- Welcome article of a Cinemania 97 CD, alongside an index window on the left
- Developer: Microsoft
- Initial release: 1992; 34 years ago
- Final release: 97 / August 1997; 28 years ago
- Operating system: Microsoft Windows, Classic Mac OS
- Successor: Cinemania Online
- Available in: English
- Type: Reference work, encyclopedia
- License: Proprietary
- Website: Cinemania Online at the Wayback Machine (archived April 20, 1998)

= Microsoft Cinemania =

Film database released annually by Microsoft between 1992 and 1997

Microsoft Cinemania was an interactive movie guide as part of the Microsoft Home series of reference and educational multimedia application CD-ROM titles produced by Microsoft and published annually from 1992 up until 1997.

== History ==
The software was available for both Windows and Macintosh. Early versions for Windows were 16-bit, Cinemania 96 had both 16-bit and 32-bit EXEs for compatibility with Windows 3.1 and native Windows 95 support respectively. The last edition of Cinemania was released in 1997 and is the only purely 32-bit version. This version was supported on Windows 95 or Windows NT, or Apple Macintoshes running System 7. Melinda Gates, ex-wife of Bill Gates, worked on the development of this software in the early 1990s.

== Content ==
The software was mainly a database of films, in a similar fashion to the Internet Movie Database, and gave descriptions of the films and who starred in them. Most of this information was not readily accessible before broadband internet.

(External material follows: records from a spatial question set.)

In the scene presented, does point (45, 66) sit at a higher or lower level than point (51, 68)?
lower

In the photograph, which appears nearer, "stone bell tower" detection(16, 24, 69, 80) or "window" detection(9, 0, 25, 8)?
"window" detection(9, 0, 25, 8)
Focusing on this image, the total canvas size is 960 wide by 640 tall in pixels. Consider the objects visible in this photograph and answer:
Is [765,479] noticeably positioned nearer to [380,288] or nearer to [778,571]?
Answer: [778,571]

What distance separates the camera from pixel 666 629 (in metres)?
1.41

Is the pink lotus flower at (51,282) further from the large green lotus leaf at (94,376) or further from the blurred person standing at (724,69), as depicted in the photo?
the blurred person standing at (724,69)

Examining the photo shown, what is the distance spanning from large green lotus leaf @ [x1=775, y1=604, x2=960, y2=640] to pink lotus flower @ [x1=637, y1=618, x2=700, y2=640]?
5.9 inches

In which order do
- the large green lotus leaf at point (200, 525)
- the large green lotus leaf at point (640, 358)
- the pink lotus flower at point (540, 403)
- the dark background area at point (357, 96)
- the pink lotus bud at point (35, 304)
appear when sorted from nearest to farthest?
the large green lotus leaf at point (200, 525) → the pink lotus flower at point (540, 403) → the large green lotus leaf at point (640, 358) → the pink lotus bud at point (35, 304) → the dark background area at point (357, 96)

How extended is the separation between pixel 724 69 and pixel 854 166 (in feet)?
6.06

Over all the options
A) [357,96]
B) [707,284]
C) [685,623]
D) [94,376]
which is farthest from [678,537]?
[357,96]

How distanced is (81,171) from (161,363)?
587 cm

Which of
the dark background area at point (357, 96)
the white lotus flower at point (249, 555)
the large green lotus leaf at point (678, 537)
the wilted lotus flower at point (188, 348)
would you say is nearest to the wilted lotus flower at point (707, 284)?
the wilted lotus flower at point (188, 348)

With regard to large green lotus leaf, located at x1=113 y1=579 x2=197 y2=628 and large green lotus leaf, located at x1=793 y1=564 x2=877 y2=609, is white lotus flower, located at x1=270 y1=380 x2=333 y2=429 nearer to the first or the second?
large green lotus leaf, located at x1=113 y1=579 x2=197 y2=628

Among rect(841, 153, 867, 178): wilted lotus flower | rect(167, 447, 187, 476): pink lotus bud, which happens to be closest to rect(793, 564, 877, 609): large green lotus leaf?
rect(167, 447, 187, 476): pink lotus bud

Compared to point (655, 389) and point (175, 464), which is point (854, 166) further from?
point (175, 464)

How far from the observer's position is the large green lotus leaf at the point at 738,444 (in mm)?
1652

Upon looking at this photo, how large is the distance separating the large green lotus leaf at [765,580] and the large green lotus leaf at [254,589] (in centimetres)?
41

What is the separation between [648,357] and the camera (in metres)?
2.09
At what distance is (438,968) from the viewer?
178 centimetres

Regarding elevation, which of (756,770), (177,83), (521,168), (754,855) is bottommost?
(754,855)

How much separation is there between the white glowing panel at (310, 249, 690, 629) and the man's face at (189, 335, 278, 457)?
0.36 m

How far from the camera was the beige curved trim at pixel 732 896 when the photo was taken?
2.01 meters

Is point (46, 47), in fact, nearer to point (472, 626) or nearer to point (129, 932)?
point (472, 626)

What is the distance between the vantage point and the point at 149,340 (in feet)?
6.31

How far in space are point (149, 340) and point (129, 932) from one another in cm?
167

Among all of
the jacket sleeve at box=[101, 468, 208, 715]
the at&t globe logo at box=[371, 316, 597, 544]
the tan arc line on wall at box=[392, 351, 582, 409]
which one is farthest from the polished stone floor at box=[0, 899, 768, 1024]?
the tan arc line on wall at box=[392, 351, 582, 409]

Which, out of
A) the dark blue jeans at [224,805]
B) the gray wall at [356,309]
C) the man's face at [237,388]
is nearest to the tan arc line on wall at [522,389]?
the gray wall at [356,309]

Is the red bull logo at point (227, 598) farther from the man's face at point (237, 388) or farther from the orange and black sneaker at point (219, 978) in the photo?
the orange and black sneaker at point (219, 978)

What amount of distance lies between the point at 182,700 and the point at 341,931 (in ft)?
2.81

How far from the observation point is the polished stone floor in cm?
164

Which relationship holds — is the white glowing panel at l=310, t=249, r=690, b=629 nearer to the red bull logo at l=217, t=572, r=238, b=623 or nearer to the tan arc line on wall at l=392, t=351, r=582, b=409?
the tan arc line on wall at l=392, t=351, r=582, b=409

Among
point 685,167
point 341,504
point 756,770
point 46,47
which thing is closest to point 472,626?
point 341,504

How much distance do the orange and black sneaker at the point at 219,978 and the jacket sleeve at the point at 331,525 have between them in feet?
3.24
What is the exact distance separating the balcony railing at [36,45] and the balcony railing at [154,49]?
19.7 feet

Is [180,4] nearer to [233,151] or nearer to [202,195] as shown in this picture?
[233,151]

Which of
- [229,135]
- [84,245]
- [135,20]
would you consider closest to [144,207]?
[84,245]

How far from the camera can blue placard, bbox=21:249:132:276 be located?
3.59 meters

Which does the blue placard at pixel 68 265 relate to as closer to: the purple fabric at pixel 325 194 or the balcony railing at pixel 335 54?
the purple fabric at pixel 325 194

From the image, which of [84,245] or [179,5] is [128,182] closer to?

Cinemania contained professional material by:
- Leonard Maltin: 19,000 reviews from his Movie and Video Guide
- Roger Ebert: over 1300 reviews from his Video Companion (starting from the 2nd edition, published as Cinemania '94)
- Pauline Kael: 2500 reviews from her 5001 Nights at the movies book (also starting with Cinemania '94)
- Baseline: The Motion Picture Guide and The Encyclopedia of Film
- James Monaco: How to Read a Film
- Ephraim Katz: The Film Encyclopedia

The program also included over 2000 still images for movies and actors, a large number of sound clips, dialogues and soundtracks, and a smaller selection of full-motion video clips. As the amount of material increased with each new edition, the quality of media tended to decrease, in order to fit everything on a single CD-ROM. Cinemania 97 also had guided tours from numerous celebrities and online features which made use of an associated MSN website. It could be updated monthly over the Internet, which brought new movies, new material about older movies and new celebrity tours.

==Reception==
PC Magazine in 1993 said that Cinemania 1994 was "the ultimate movie buff's guide to the cinema ... the most complete CD-ROM movie guide available".